This approach uses a temporary array to store the rotated elements. Since the post-rotation index of any element at index i is (i + k) % n, we can copy each element directly to its target position in the temporary array, then copy the results back.

Time Complexity: $O(n)$ , since we iterate through the array of size $n$ twice.
Space Complexity: $O(n)$ to allocate the temporary array. This algorithm trades memory space for faster execution time.

Three Reversals

def reverse(nums, start, end):
    while start < end:
        nums[start], nums[end] = nums[end], nums[start]
        start, end = start + 1, end - 1

def rotate_with_reversal(nums, k):
    n = len(nums)
    k = k % n
    reverse(nums, 0, n - 1)
    reverse(nums, 0, k - 1)
    reverse(nums, k, n - 1)

nums = [1,2,3,4,5,6,7]
rotate_with_reversal(nums, 3)
print(nums)  # Output: [5,6,7,1,2,3,4]

This algorithm first defines a helper function reverse() that reverses a segment of the array in-place. We then perform three targeted reversals to complete the rotation:

Reverse the entire array: [1, 2, 3, 4, 5, 6, 7] becomes [7, 6, 5, 4, 3, 2, 1].
Reverse the first $k$ elements: with $k=3$ , this yields [5, 6, 7, 4, 3, 2, 1].
Reverse the remaining $n - k$ elements: this yields [5, 6, 7, 1, 2, 3, 4].
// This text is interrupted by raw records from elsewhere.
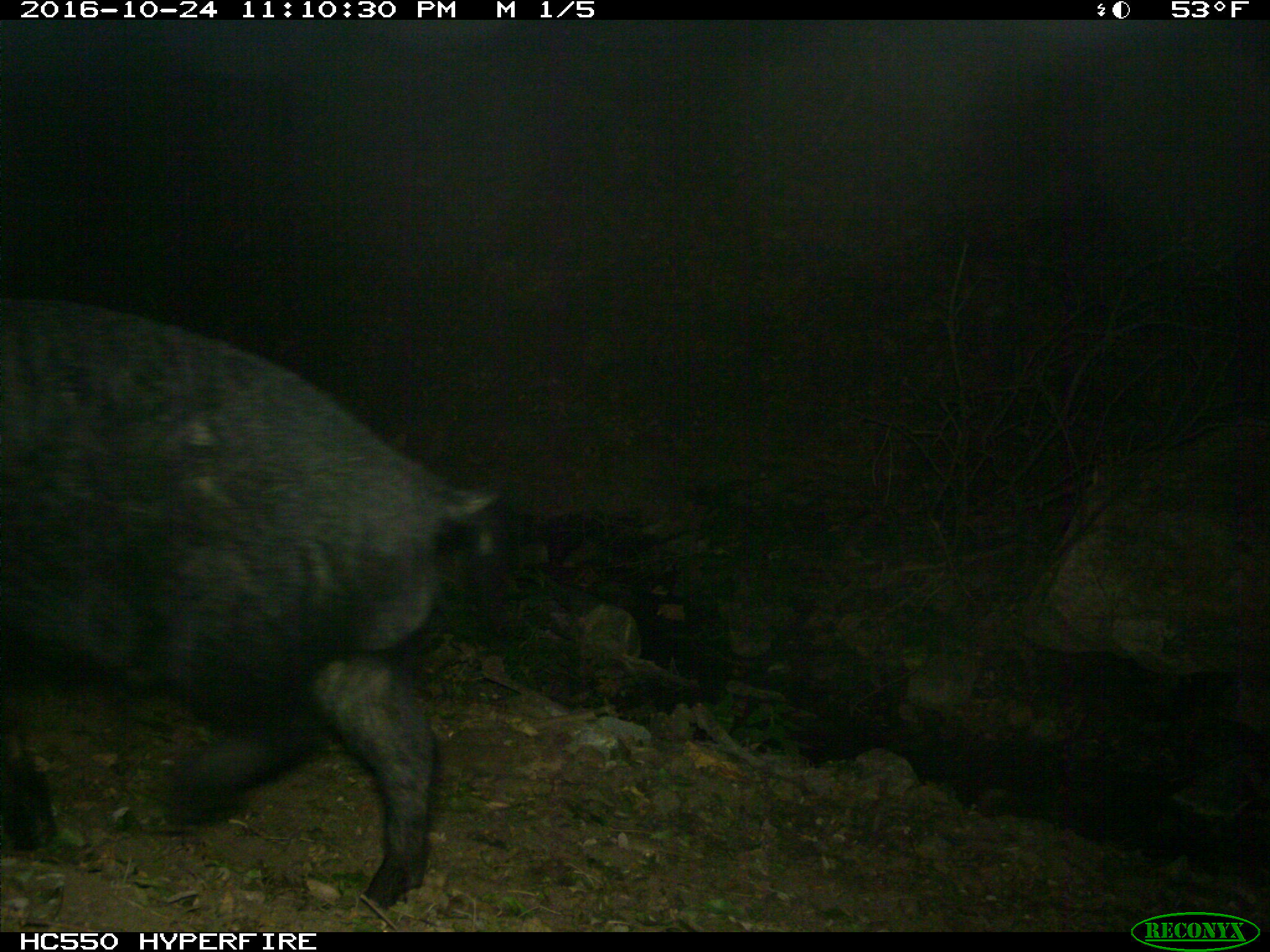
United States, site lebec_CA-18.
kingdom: Animalia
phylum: Chordata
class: Mammalia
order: Artiodactyla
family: Suidae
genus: Sus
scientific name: Sus scrofa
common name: wild boar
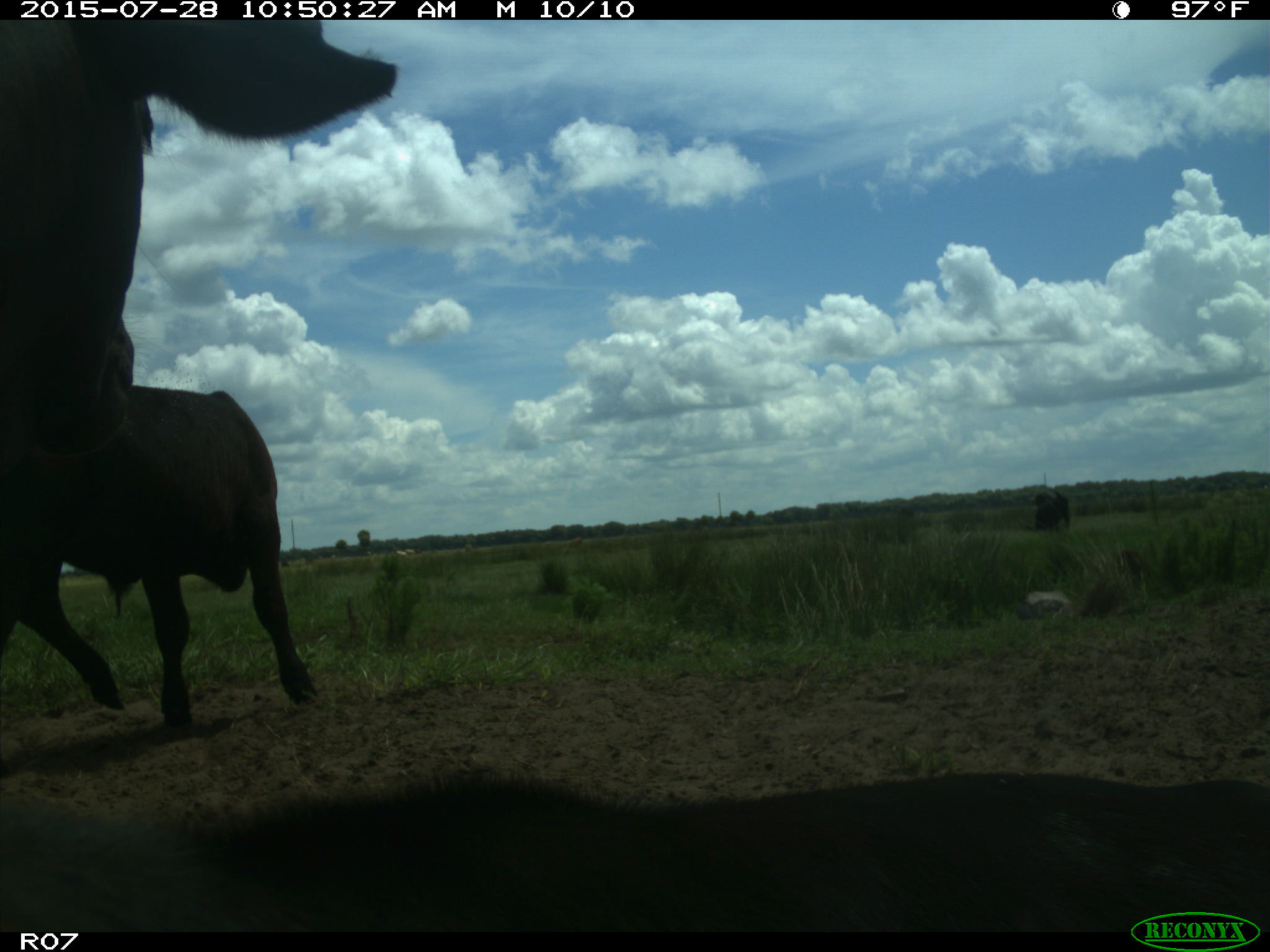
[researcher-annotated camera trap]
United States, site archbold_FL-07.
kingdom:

Through these three reversal operations, the array is rotated in-place without the need for manual element shifting or auxiliary array allocation.

Time Complexity: $O(n)$ , since each reversal is linear and we perform three of them.
Space Complexity: $O(1)$ because the swaps are performed in-place using a constant amount of auxiliary memory.

Finding Duplicate Elements

Checking for duplicate elements in an array can be approached in several ways depending on performance constraints. The most intuitive method uses a set to track elements we have already encountered. Since sets only store unique values, if we attempt to add an element that is already present in the set, we have found a duplicate.

def find_duplicates(nums):
    seen = set()
    duplicates = set()
    
    for num in nums:
        if num in seen:
            duplicates.add(num)
        seen.add(num)
    
    return list(duplicates)

nums = [1,2,3,2,1,5,6,5,5,5]
print(find_duplicates(nums))  # Output: [1, 2, 5]

Time Complexity: $O(n)$ because set lookups and insertions run in average $O(1)$ time, and we perform one pass over the array of size $n$ .
Space Complexity: $O(n)$ in the worst case where all elements are unique, requiring us to store all $n$ elements in the set.

Merging Two Sorted Arrays

To merge two sorted arrays, we can use the two-pointer technique.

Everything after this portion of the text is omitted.